"Jane, kau harus bangun!" Aerith, Lily, dan Leo sudah berada di kamarku. Mereka berusaha menggoyangkan tubuhku agar aku bangun dari tidurku.
"Aku mengantuk."
"Kita harus pergi ke New York! Itu akan memakan waktu lama, Jane." Ucap Lily yang berada diatas kasurku.
"Mr. Strife, bisa tiba-tiba menggantimu jika kau terlambat." Tambah Aerith.
"Biarkan saja." Ucapku dibalik selimut.
Plak!
"AW!" Aerith memukul pantatku, membuat ku membuka selimut.
"Anak nakal! Aku sudah pernah bilang kau tidak boleh berubah pikiran lagi mengenai ini."
Aku mengacak-acak rambutku. "Aku tidak mau!!!"
"Kau kenapa sih?!!" Tanya Leo. "Apa yang menganggumu?"
"Arghhhh.... aku tidak bisa bertemu dengannya." Teriakku frustasi.
"Ada apa diantara kalian? Apa ada sesuatu terjadi saat pesta kemarin?" Tanya Aerith.
Aku memicingkan mataku padanya. "AKU YANG HARUSNYA TANYA KAU KEMANA?! HAH?!"
Aerith seperti terbatuk-batuk, aku mengerutkan kening. "Sesuatu sudah pasti terjadi padamu."
"Cepat, Jane! Kau harus bersiap!" Ujar Aerith mengalihkan pembicaraan.
"Apa kau bertemu pangeran tampan?" Ujarku padanya.
"Apakah benar?" Tanya Leo juga ikut penasaran.
"Apakah dia tampan?" Tambah Lily.
"Pantas saja aku menunggu kalian bersama Lily, kalian berdua ini bahkan tidak mengabari kami jika pulang bersama yang lainnya."
"AKU TIDAK!" Ujarku cepat.
"Masa?" Ledek Lily.
Aku berdiri untuk memutuskan pembicaraan ini. "Aku akan segera mandi, kalian tunggu aku di ruang make up."
Mereka tersenyum bersama. "Baiklah."
Aku menunggu seseorang di ruang tamu yang besar, jantungku berdegup kencang, aku sudah mengacak-acak rambutku dan menggelengkan kepalaku berkali kali. Sial! Bagaimana semua ini bisa terjadi?!
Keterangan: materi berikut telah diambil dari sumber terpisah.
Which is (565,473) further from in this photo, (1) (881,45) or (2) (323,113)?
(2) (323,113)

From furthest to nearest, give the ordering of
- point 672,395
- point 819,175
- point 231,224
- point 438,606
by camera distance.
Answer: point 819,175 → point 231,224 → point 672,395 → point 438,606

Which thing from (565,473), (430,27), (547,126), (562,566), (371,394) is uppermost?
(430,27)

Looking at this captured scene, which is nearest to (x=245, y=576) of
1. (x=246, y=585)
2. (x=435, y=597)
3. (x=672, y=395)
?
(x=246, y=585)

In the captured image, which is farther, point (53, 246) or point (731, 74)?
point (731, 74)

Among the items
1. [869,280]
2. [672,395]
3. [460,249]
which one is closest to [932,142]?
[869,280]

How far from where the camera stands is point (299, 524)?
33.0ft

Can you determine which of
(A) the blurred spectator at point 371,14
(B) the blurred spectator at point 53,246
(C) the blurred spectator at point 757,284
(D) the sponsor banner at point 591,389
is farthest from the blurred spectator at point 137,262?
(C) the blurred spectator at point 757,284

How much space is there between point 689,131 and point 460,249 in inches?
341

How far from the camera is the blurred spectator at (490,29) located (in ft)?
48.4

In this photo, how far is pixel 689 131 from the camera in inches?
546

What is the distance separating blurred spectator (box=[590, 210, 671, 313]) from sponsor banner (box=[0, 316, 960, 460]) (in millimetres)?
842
Deheman seseorang dari arah belakang mengejutkan ku. Aku langsung berdiri kikuk merapikan rambut. Dia hanya mengenakan badrobe, rambutnya juga acak-acakan, kami begitu terburu-buru setelah terkejut menyadari apa yang terjadi.
Dia berjalan ke arahku, duduk di sofa tempat yang aku duduki tadi.
Aku memilih untuk duduk di sofa depannya. Kami berdiam cukup lama. Sampai akhirnya dia membuka suara.
"Jane..."
"Kau bisa lupakan soal ini." Aku memotongnya.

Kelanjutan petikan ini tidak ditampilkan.